JFAC wants to empower women in the Jordanian music industry

(Photo: Freepik)
AMMAN — Mais Sahli founded the Jordanian Female Artist Collective (JFAC) after she noticed a lack women in the music industry in Jordan. So, she began contacting female artists that she knew and told them about her project. In September 2019, JFAC became a reality, and now hosts a diverse and powerful group of women who want to make their mark on the music industry.اضافة اعلان

“This project is locally based and it happened through our efforts; it is not funded from anywhere else, and it is the first of its kind in Jordan,” Sahli, said in an Interview with Jordan News.

Jordanian Female Artist Collective (Photos: Handout from Mais Sahli)

JFAC now counts 18 members among its ranks, with artists belonging to different musical backgrounds.

Each musician had a story to tell when they first joined, Sahli said. But one common theme coming from most artists was a lack of support.

The goal of JFAC is to have an open space where female artists can feel empowered, which helps the music industry produce original content through a women’s perspective, Sahli said. “It is noticeable, especially in the indie scene, that the majority of artists are guys which is amazing, but we need female voices and touches because the music industry in Jordan is growing,” she added.

Jordanian Female Artist Collective (Photos: Handout from Mais Sahli)

JFAC essentially provides musicians with support and sheds light on female artists and the collective as a whole. When COVID-19 forced the country to impose lockdowns, the collective held Zoom meetings, and even established an online platform called LiveMusic Jo. 

The platform allows artists from Jordan and around the world to conduct performances to help people at a time when social distancing is putting a hamper on concerts. 

Jordanian Female Artist Collective (Photos: Handout from Mais Sahli)

Towards the end of 2020, the collective had a chance to play together for the first time since JFAC was established at the Jazz Festival which streamed live. During the festival, they performed a 14-minute jazz medley, Sahli said.

JFAC also holds master classes that its members have joined to share knowledge and tips on songwriting and how to use social media to their advantage. However, Sahli stressed that “We are not a training institution that brings artists to train them. JFAC’s main goal is to produce music.”

Jordanian Female Artist Collective (Photos: Handout from Mais Sahli)

Moreover, young artists can join the collective, practice, and produce music, depending on their talent level, which instruments they play, and their musical knowledge. 

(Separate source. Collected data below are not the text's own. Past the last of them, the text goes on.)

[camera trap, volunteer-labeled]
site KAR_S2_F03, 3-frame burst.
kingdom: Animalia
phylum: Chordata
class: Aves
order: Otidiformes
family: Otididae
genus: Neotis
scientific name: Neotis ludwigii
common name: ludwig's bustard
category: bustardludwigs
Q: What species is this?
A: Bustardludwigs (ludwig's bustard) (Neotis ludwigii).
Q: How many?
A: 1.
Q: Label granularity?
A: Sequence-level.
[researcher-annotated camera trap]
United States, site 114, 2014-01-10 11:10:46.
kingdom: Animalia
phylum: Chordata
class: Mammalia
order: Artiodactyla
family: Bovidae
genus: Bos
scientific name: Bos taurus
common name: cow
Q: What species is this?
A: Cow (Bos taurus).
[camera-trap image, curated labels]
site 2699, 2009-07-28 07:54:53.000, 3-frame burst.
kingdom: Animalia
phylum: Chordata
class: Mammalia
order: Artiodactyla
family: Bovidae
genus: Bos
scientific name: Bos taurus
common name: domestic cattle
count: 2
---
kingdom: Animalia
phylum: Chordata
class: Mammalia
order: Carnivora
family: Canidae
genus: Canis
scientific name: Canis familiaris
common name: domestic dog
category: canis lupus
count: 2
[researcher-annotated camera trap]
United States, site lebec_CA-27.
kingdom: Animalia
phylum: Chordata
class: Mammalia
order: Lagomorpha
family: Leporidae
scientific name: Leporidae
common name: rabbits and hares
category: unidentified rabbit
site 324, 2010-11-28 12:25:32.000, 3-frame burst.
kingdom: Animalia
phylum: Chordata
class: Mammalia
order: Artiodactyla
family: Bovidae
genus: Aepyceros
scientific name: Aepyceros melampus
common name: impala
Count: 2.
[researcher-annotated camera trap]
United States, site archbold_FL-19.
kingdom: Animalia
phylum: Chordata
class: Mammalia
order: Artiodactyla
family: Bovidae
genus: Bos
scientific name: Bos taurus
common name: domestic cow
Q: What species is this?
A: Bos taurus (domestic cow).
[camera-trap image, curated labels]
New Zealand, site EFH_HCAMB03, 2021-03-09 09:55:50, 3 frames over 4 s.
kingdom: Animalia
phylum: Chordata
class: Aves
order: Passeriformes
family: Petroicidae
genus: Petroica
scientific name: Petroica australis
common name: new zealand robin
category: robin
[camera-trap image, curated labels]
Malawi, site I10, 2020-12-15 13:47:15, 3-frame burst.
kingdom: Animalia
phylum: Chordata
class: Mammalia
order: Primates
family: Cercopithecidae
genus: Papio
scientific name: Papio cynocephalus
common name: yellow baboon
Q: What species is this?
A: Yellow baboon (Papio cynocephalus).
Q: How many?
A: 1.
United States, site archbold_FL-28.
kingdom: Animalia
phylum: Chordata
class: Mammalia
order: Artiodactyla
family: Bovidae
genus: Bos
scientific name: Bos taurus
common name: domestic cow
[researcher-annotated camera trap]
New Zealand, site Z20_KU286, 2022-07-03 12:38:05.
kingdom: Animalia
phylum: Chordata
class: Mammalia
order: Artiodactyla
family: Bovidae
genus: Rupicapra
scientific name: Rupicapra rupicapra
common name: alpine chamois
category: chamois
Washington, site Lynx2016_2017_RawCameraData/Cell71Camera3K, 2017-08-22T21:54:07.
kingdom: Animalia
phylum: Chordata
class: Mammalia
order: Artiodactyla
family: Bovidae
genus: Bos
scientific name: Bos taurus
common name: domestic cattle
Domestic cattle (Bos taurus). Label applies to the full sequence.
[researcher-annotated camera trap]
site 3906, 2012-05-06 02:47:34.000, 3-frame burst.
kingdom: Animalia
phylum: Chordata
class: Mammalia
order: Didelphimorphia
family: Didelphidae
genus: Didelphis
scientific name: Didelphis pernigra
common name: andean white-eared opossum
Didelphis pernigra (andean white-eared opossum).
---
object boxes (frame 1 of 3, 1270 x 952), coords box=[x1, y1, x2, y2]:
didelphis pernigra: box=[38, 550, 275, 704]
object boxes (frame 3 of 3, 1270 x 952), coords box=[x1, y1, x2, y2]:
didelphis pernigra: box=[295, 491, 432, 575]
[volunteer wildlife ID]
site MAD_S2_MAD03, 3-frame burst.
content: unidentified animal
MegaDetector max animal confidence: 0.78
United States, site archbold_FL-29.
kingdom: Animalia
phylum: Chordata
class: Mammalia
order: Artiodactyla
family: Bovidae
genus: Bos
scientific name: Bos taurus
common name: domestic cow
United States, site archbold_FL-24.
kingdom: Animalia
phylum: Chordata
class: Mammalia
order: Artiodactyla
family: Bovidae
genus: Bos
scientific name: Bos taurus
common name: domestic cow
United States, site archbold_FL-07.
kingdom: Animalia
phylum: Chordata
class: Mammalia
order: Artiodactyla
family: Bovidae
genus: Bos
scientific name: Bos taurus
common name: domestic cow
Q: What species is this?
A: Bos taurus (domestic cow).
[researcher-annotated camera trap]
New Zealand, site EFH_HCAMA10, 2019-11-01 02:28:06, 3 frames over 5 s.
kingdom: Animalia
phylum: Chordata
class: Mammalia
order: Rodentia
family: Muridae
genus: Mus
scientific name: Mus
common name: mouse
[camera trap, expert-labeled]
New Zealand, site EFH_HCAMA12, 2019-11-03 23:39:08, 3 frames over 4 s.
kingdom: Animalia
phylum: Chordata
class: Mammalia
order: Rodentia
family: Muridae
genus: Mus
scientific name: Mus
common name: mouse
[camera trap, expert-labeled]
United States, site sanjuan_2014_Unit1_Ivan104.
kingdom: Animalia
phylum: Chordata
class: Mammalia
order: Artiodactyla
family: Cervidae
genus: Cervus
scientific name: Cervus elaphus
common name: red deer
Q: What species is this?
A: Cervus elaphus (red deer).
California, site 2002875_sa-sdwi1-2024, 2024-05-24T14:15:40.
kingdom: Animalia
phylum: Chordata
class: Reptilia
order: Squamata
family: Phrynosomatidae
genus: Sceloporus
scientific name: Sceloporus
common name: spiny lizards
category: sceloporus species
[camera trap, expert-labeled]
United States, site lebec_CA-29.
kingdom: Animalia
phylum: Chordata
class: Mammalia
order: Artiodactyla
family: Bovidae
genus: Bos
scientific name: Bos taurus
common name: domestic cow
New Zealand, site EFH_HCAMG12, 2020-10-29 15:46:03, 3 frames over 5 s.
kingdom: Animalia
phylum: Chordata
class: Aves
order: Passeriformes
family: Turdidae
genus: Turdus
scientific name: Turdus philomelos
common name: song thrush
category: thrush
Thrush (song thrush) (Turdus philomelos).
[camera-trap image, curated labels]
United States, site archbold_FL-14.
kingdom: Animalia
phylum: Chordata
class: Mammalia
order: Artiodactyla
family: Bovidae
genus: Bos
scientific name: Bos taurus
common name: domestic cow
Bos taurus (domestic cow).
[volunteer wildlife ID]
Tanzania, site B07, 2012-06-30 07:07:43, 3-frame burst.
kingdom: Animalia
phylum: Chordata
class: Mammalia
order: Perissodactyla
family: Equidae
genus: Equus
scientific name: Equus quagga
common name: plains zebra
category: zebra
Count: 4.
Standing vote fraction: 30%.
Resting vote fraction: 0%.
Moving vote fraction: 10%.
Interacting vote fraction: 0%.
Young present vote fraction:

At the moment the collective does not have a specific location or office and meets in different places to practice based on what they plan to do. Sahli said that finding funding that allows them to keep their independence and remain a Jordanian project is another challenge. 

Jordanian Female Artist Collective (Photos: Handout from Mais Sahli)

 “The overall experience is interesting and I won’t lose hope as I can find my way around the challenges,” Sahli said. The collective is currently preparing new tracks to be released at the beginning of next year. “Meanwhile, JFAC is working on the process of writing original songs together,” Sahli said.